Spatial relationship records
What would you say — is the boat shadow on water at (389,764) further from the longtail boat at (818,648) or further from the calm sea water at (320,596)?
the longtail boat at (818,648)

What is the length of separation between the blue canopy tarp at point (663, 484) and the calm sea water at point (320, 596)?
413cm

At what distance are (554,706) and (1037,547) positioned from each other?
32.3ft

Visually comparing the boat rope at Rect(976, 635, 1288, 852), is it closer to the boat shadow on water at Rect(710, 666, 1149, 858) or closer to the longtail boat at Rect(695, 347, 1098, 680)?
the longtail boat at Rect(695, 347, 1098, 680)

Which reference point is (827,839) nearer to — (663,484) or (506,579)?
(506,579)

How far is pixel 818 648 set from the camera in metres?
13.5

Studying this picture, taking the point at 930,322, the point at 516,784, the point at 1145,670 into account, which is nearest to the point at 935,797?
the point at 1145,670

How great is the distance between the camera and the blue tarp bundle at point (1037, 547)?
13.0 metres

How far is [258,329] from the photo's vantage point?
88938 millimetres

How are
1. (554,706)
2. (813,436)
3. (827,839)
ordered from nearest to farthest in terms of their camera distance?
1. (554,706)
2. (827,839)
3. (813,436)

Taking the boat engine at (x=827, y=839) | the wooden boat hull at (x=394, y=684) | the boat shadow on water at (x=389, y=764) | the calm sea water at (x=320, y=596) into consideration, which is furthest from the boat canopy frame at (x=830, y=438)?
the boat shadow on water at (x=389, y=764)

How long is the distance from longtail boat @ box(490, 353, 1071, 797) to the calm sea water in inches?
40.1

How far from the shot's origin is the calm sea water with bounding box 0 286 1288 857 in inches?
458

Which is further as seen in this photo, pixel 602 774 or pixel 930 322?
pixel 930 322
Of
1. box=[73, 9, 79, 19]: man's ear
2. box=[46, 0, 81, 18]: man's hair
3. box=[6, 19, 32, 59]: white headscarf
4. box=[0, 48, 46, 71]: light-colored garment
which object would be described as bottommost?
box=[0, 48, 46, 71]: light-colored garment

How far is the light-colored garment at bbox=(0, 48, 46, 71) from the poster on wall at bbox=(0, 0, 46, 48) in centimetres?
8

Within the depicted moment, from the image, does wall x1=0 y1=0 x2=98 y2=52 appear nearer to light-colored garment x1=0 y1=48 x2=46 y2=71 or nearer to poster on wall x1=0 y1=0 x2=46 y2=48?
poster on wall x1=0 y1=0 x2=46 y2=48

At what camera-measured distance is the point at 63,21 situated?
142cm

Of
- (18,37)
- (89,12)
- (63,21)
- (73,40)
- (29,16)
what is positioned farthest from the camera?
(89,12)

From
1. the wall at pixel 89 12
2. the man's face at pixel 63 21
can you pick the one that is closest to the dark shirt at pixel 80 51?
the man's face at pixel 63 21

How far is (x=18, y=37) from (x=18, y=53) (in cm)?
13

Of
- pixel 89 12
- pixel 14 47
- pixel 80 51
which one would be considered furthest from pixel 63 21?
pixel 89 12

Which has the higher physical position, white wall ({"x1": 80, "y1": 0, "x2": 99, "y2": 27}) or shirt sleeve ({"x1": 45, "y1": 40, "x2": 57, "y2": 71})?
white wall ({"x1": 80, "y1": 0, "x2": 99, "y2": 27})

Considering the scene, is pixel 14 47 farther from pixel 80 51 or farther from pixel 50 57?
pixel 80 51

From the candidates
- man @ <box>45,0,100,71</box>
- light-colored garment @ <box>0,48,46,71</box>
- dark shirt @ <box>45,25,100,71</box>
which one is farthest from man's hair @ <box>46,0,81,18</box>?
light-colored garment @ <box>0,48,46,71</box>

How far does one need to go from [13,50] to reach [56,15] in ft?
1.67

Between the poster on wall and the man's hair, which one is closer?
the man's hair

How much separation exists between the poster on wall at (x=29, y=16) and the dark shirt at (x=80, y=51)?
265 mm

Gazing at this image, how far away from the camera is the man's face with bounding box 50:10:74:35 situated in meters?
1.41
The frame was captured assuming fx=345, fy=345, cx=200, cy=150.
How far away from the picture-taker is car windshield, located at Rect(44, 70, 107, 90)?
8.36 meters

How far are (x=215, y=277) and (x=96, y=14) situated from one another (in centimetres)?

### EXERCISE AIM
Render everything in the material above from the line containing "Between the poster on wall and" down through its final line as a Markdown table with the columns No. and Text, skipping blank lines.

### THE ANSWER
| No. | Text |
|---|---|
| 1 | Between the poster on wall and the man's hair, which one is closer? |
| 2 | the man's hair |
| 3 | How much separation exists between the poster on wall at (x=29, y=16) and the dark shirt at (x=80, y=51)? |
| 4 | 265 mm |
| 5 | Gazing at this image, how far away from the camera is the man's face with bounding box 50:10:74:35 situated in meters? |
| 6 | 1.41 |
| 7 | The frame was captured assuming fx=345, fy=345, cx=200, cy=150. |
| 8 | How far away from the picture-taker is car windshield, located at Rect(44, 70, 107, 90)? |
| 9 | 8.36 meters |
| 10 | How far are (x=215, y=277) and (x=96, y=14) situated from one another (in centimetres)? |